A moda e as palavras

Se alguém me pedisse uma definição breve e esquemática de moda, eu arriscaria esta: trata-se de uma ditadora extremamente afável, risonha, benevolente. E embora não exija obediência ou vassalagem, de forma autocrática, a verdade é que quase todos olhe obedecem. Não apenas de modo servil, mas até prazerosamente.

Note-se, porém, que esse fenômeno não se verifica apenas no modo de vestir, na maneira de “embrulhar” o bípede implume que se chama homem. Ou mulher. Sobretudo mulher… “Et pour cause”. Isso acontece em vários outros setores. Inclusive, no terreno pedregoso do léxico da língua.

Sim, também as palavras podem estar, entrar ou sair de moda. Mas podem também ser descartadas liminarmente e lançadas no limbo incolor do ostracismo e do esquecimento. Vulgarmente chamado de lixo. Apenas para dar um exemplo: quem utiliza hoje a palavra “rapariga”, que até os anos 40 ou 50 era o feminino gramaticamente correto de “rapaz” (e continua sendo em Portugal, diga-se de passagem). Não se sabe por que cargas d’água, a partir de meados do século passado o vocábulo em apreço passou a ter uma acepção francamente pejorativa. Por isso, saiu de moda.
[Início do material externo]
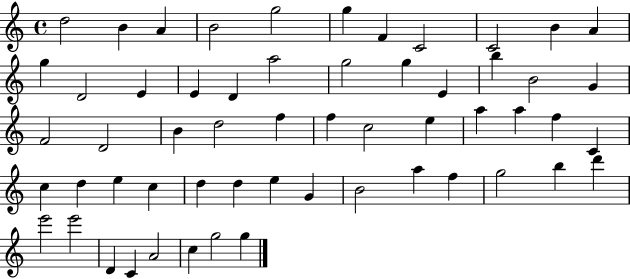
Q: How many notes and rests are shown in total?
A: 57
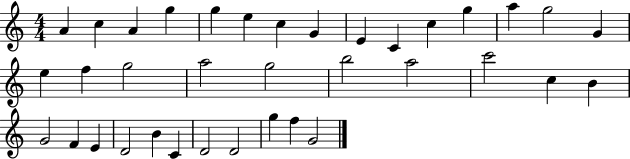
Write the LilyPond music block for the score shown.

{
  \clef treble
  \numericTimeSignature
  \time 4/4
  \key c \major
  a'4 c''4 a'4 g''4 | g''4 e''4 c''4 g'4 | e'4 c'4 c''4 g''4 | a''4 g''2 g'4 | \break e''4 f''4 g''2 | a''2 g''2 | b''2 a''2 | c'''2 c''4 b'4 | \break g'2 f'4 e'4 | d'2 b'4 c'4 | d'2 d'2 | g''4 f''4 g'2 | \break \bar "|."
}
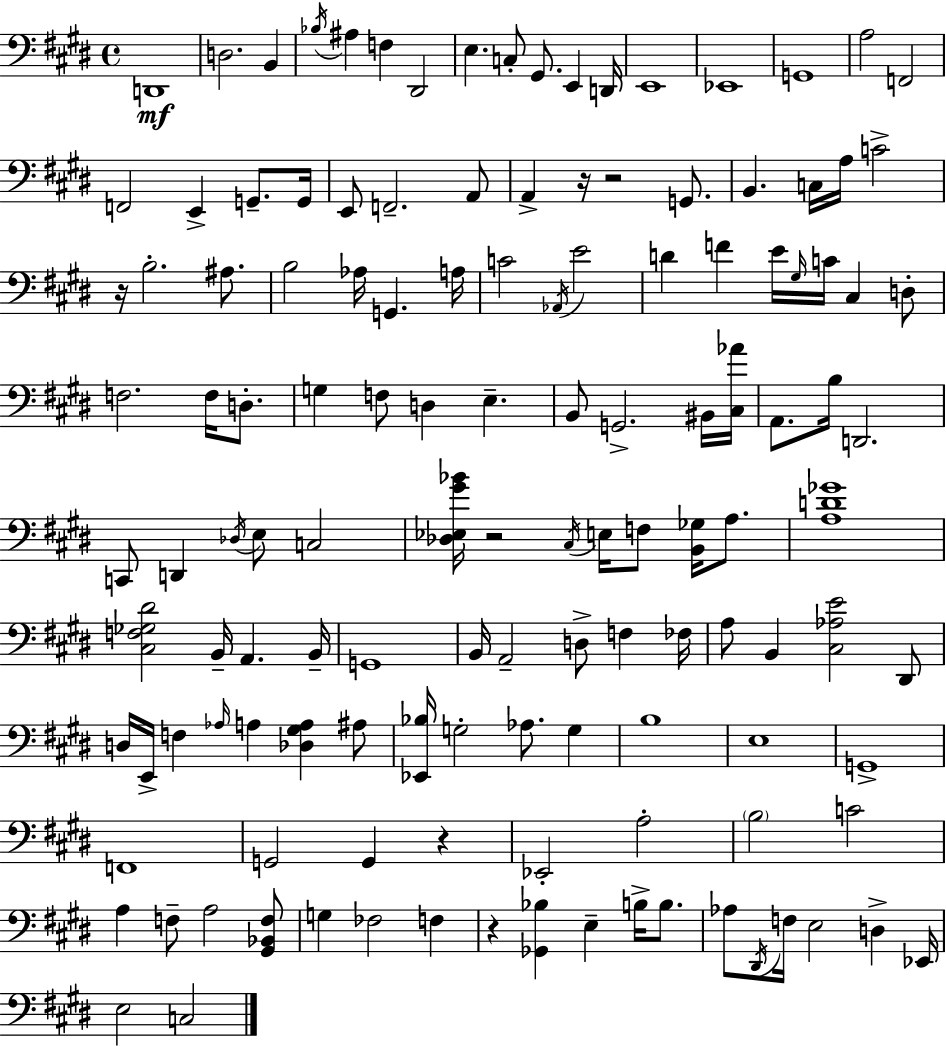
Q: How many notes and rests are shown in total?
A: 132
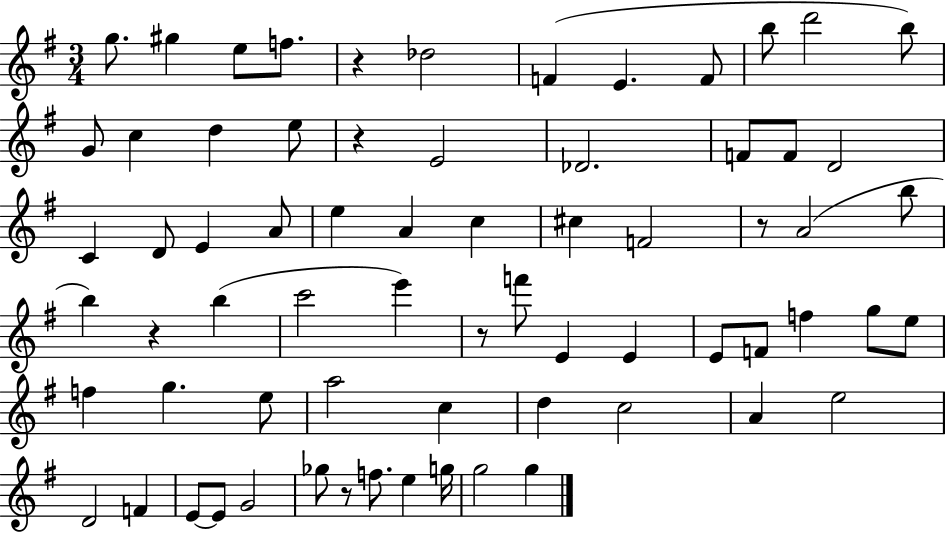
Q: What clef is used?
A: treble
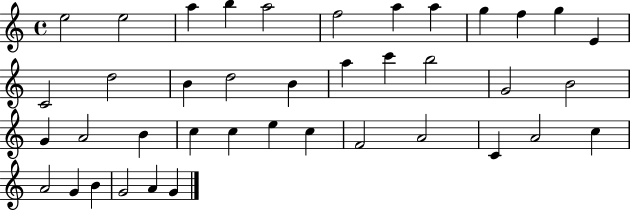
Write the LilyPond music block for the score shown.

{
  \clef treble
  \time 4/4
  \defaultTimeSignature
  \key c \major
  e''2 e''2 | a''4 b''4 a''2 | f''2 a''4 a''4 | g''4 f''4 g''4 e'4 | \break c'2 d''2 | b'4 d''2 b'4 | a''4 c'''4 b''2 | g'2 b'2 | \break g'4 a'2 b'4 | c''4 c''4 e''4 c''4 | f'2 a'2 | c'4 a'2 c''4 | \break a'2 g'4 b'4 | g'2 a'4 g'4 | \bar "|."
}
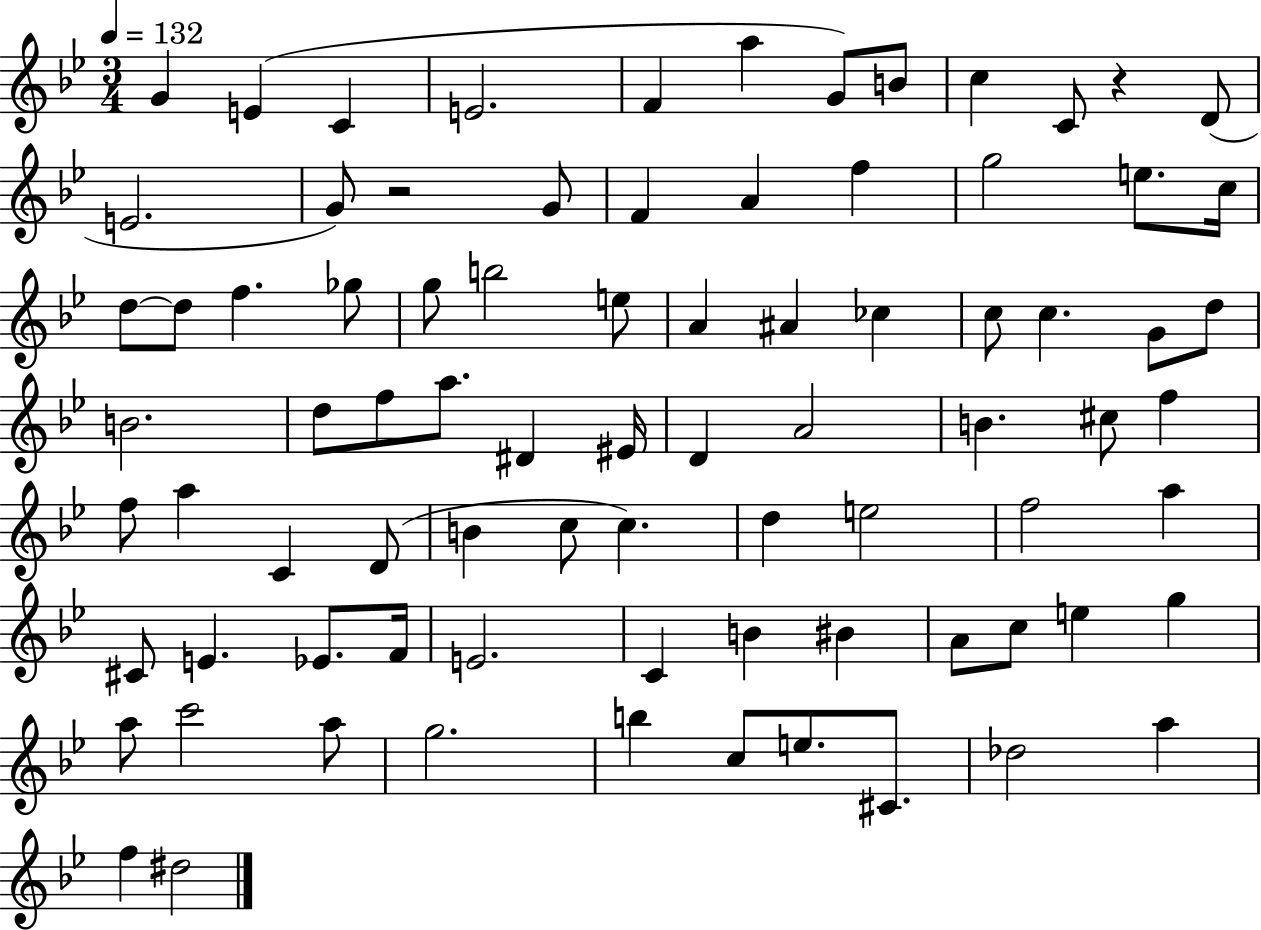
X:1
T:Untitled
M:3/4
L:1/4
K:Bb
G E C E2 F a G/2 B/2 c C/2 z D/2 E2 G/2 z2 G/2 F A f g2 e/2 c/4 d/2 d/2 f _g/2 g/2 b2 e/2 A ^A _c c/2 c G/2 d/2 B2 d/2 f/2 a/2 ^D ^E/4 D A2 B ^c/2 f f/2 a C D/2 B c/2 c d e2 f2 a ^C/2 E _E/2 F/4 E2 C B ^B A/2 c/2 e g a/2 c'2 a/2 g2 b c/2 e/2 ^C/2 _d2 a f ^d2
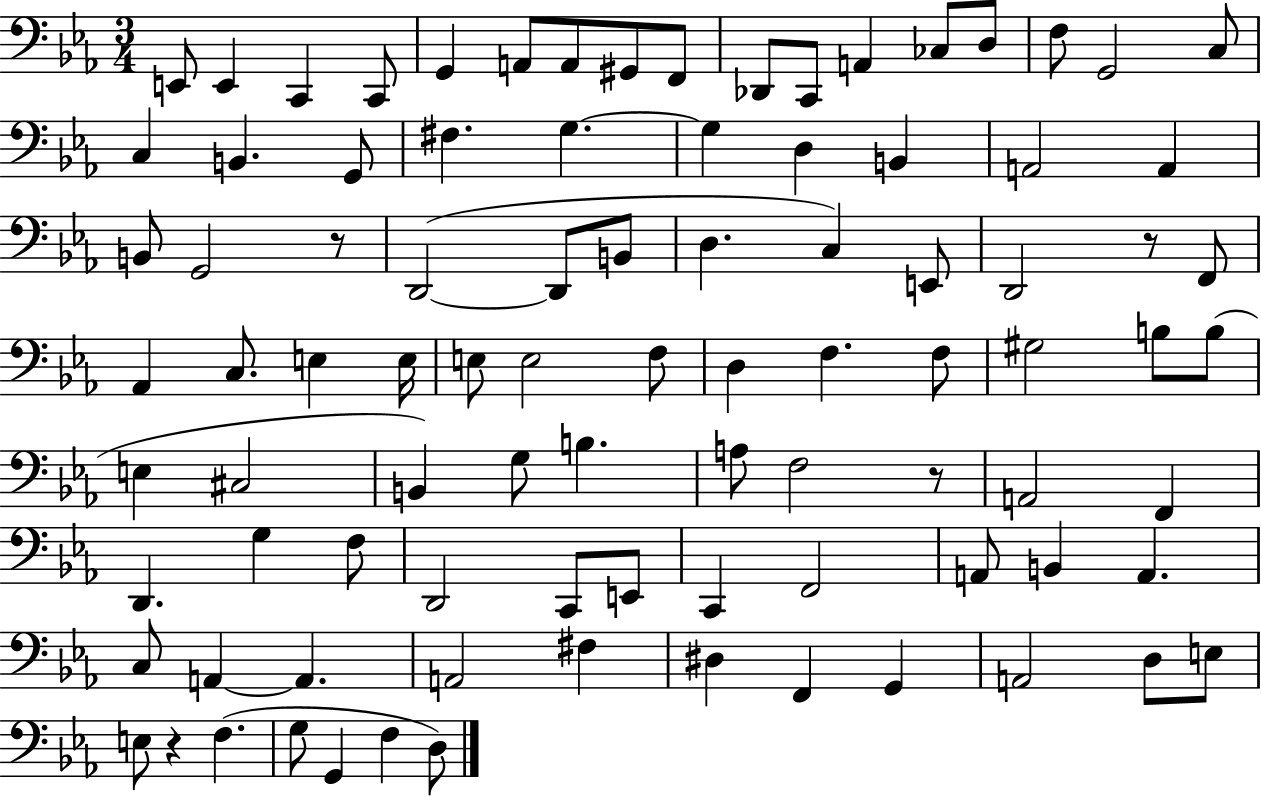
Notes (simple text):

E2/e E2/q C2/q C2/e G2/q A2/e A2/e G#2/e F2/e Db2/e C2/e A2/q CES3/e D3/e F3/e G2/h C3/e C3/q B2/q. G2/e F#3/q. G3/q. G3/q D3/q B2/q A2/h A2/q B2/e G2/h R/e D2/h D2/e B2/e D3/q. C3/q E2/e D2/h R/e F2/e Ab2/q C3/e. E3/q E3/s E3/e E3/h F3/e D3/q F3/q. F3/e G#3/h B3/e B3/e E3/q C#3/h B2/q G3/e B3/q. A3/e F3/h R/e A2/h F2/q D2/q. G3/q F3/e D2/h C2/e E2/e C2/q F2/h A2/e B2/q A2/q. C3/e A2/q A2/q. A2/h F#3/q D#3/q F2/q G2/q A2/h D3/e E3/e E3/e R/q F3/q. G3/e G2/q F3/q D3/e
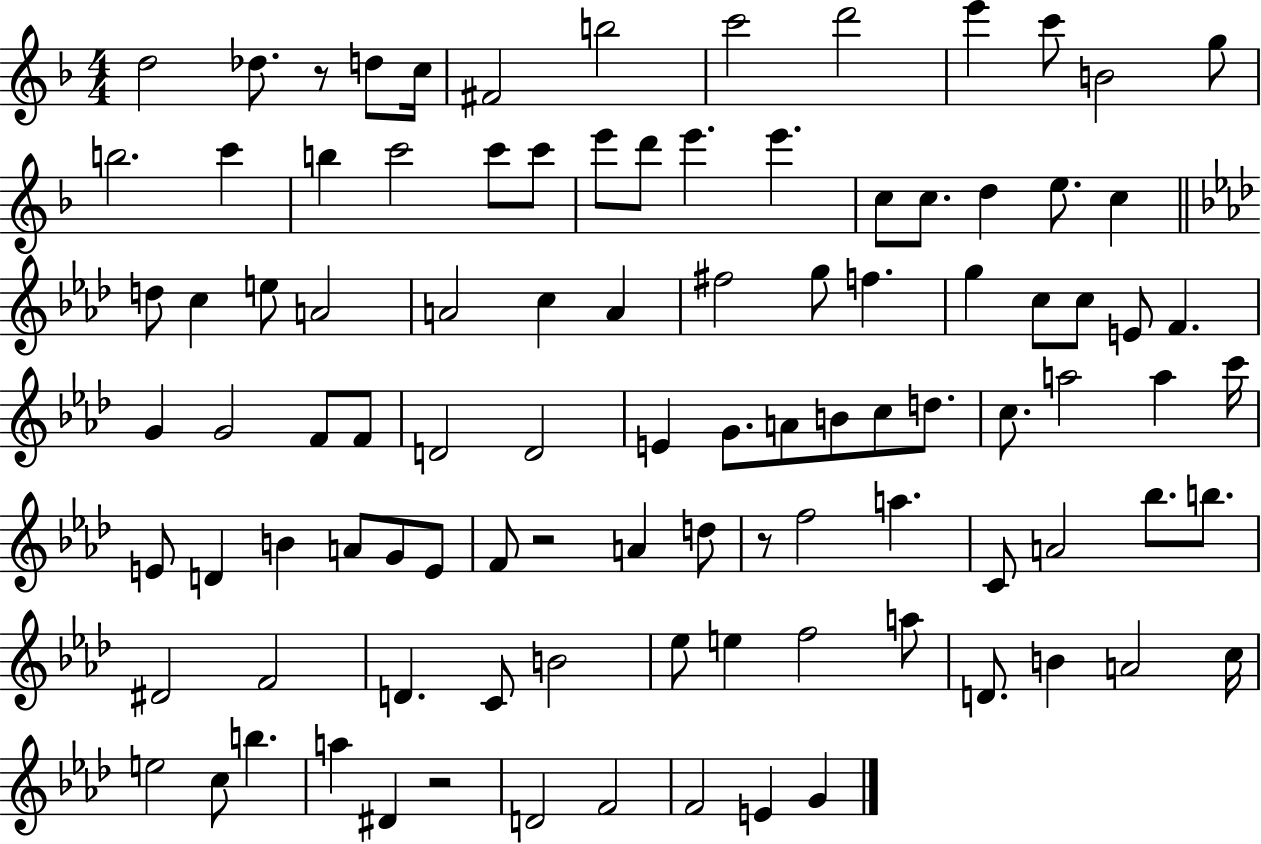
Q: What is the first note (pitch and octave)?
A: D5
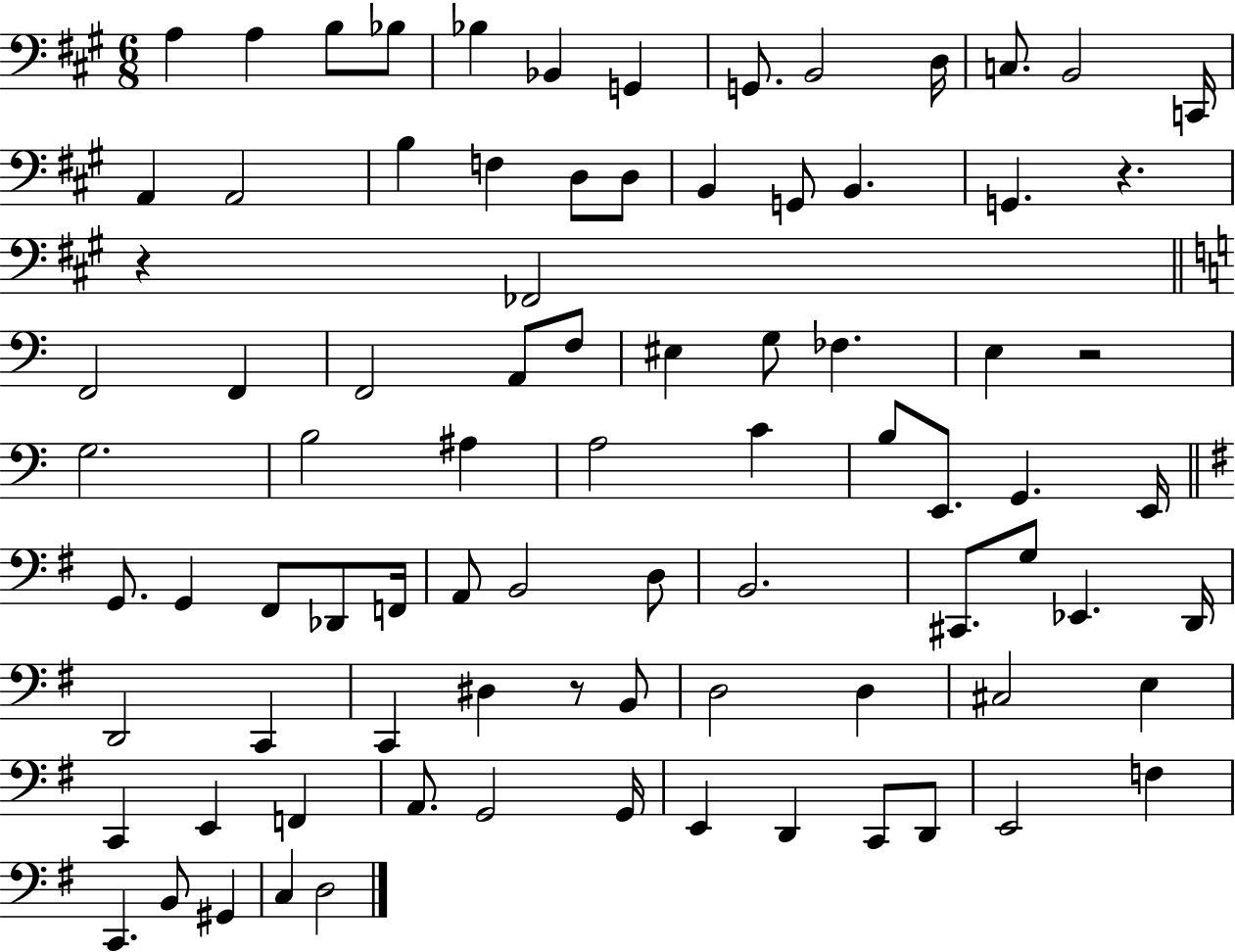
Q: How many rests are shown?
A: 4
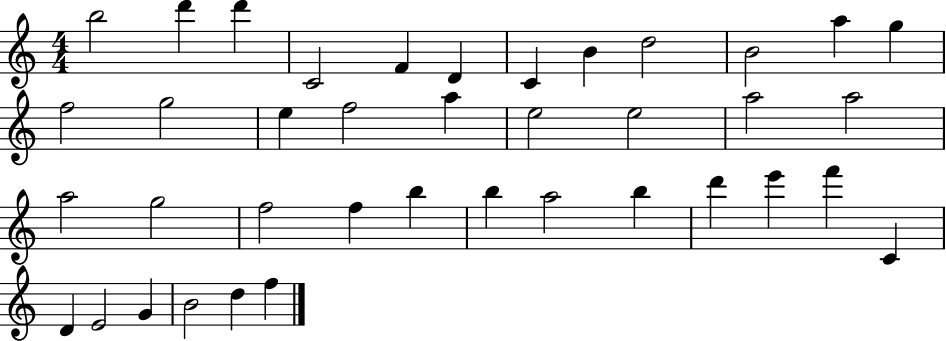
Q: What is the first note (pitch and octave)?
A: B5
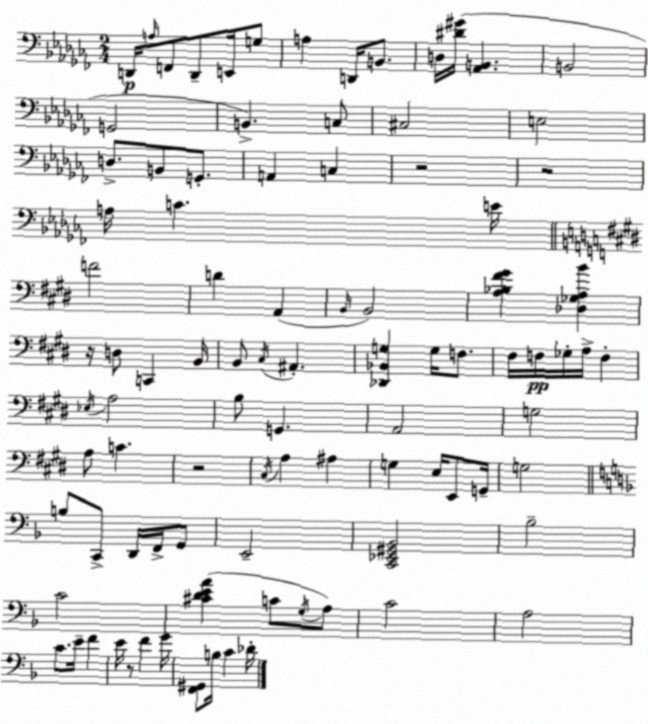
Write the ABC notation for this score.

X:1
T:Untitled
M:2/4
L:1/4
K:Abm
D,,/4 A,/4 F,,/2 D,,/2 E,,/4 G,/2 A, D,,/4 B,,/2 D,/4 [^D^G]/4 [_A,,B,,] B,,2 G,,2 B,, C,/2 ^C,2 E,2 D,/2 B,,/2 G,,/2 A,, C, z2 z2 A,/4 C E/4 F2 D A,, B,,/4 B,,2 [A,_B,^F^G] [_D,_G,A,B] z/4 D,/2 C,, B,,/4 B,,/2 ^C,/4 ^A,, [_D,,_B,,G,] G,/4 F,/2 ^F,/4 F,/4 _G,/4 A,/4 F, _E,/4 A,2 B,/2 G,, A,,2 G,2 A,/2 C z2 ^C,/4 A, ^A, G, E,/4 E,,/2 G,,/4 G,2 B,/2 C,,/2 D,,/4 F,,/4 G,,/2 E,,2 [C,,_E,,^G,,_B,,]2 _B,2 C2 [^CDEA] C/2 G,/4 A,/2 C2 A,2 C/2 E/4 F E/4 z/2 F G/4 [F,,^G,,]/2 B,/4 C _D/4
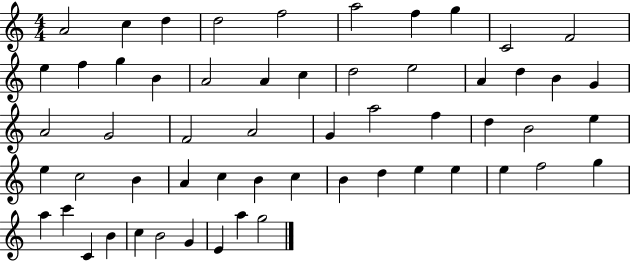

Outro exemplo: quem escreve ou fala hoje de rapé ou caixa de rapé? No entanto, inúmeros escritores, de Machado de Assis a Graciliano Ramos e Coelho Neto, se referiram com freqüência ao hábito de cheirar rapé, para provocar um gostoso espirro. A partir de uma certa altura, rareou ou desapareceu o hábito – e com ele a palavra. (E eu nem ouso pensar em escrever o termo com que, naqueles anos tranqüilos, se designava a prosaica e vulgaríssima caixa de rapé… Esse, não apenas saiu de moda como foi execrado, destituído, exilado, degredado para os cafundós-do-judas. E nunca mais se ouviu falar dele em todas as paróquias brasílicas…)

Algumas pessoas têm preconceito contra certas palavras, que consideram curtas ou compridas, fáceis ou difíceis, elegantes ou pernósticas. Já eu, no fundo da cripta da minha insignificância, penso que existem apenas palavras certas ou erradas, corretas ou incorretas, adequadas ou inadequadas para exprimir uma idéia ou veicular um pensamento. As palavras são o que são. E são como são. Não passam, todas elas, como diz Shakespeare pela boca de Hamlet, de “words, words, words”.

Acredito que, contemporaneamente, três palavras, entre outras, se destacam pelo fato de estarem, por assim dizer, no auge da moda. Qual é esse triunvirato verbal? Ei-lo: emblemático, paradigmático e globalização. Há outras? Certamente. Mas essas me parecem emb… Cala-te, boca.

Com relação ao primeiro dos três vocáculos referidos, confesso “mea culpa, mea maxima culpa”, que eu próprio uso e abuso da mesma há mais de quarenta anos. Desde o tempo em que, provavelmente, apenas três brasileiros a utilizavam sempre que preciso. Refiro-me aos mestres Alceu Amoroso Lima, Antônio Houaiss e Antônio Cândido. Haveria um quarto, que eu prefiro omitir, por razões estratégicas… Seja como for, eu fui talvez um dos primeiros “plagiadores” dos mestres, usando e abusando da palavra com habitualidade – ou com a maior cara de pau.

Para o termo “paradigmático”, vale talvez o mesmo “curriculum vitae” de “emblemático”. Já o vocábulo “globalização” é de uso (e abuso) mais recente. Ele exprime uma realidade transnacional, planetária, ecumênica – e eu não entro no mérito, se é boa ou má -, e como tal deve ser aceito com certa reverência. Mesmo que se torça o nariz, involuntariamente… Voltando à palavra derivada de emblema, não há dúvida que ela, além de profundamente significativa (e significante) é também agradável, elegante, sonora, cantante. Em síntese: emblemática.

Estou convencido de que, depois desses três vocábulos que todos têm na ponta da língua, ou dos dedos digitantes, não está muito longe a hora e a vez, não do Augusto Matraga rosiano, mas de outro vocábulo denso, tenso, intenso, sonoro, musical: arquetípico. Quem quer servir-se dele? Estejam à vontade. Ele é todo vosso.

João Manuel Simões

é escritor e membro da Academia Paranaense de Letras.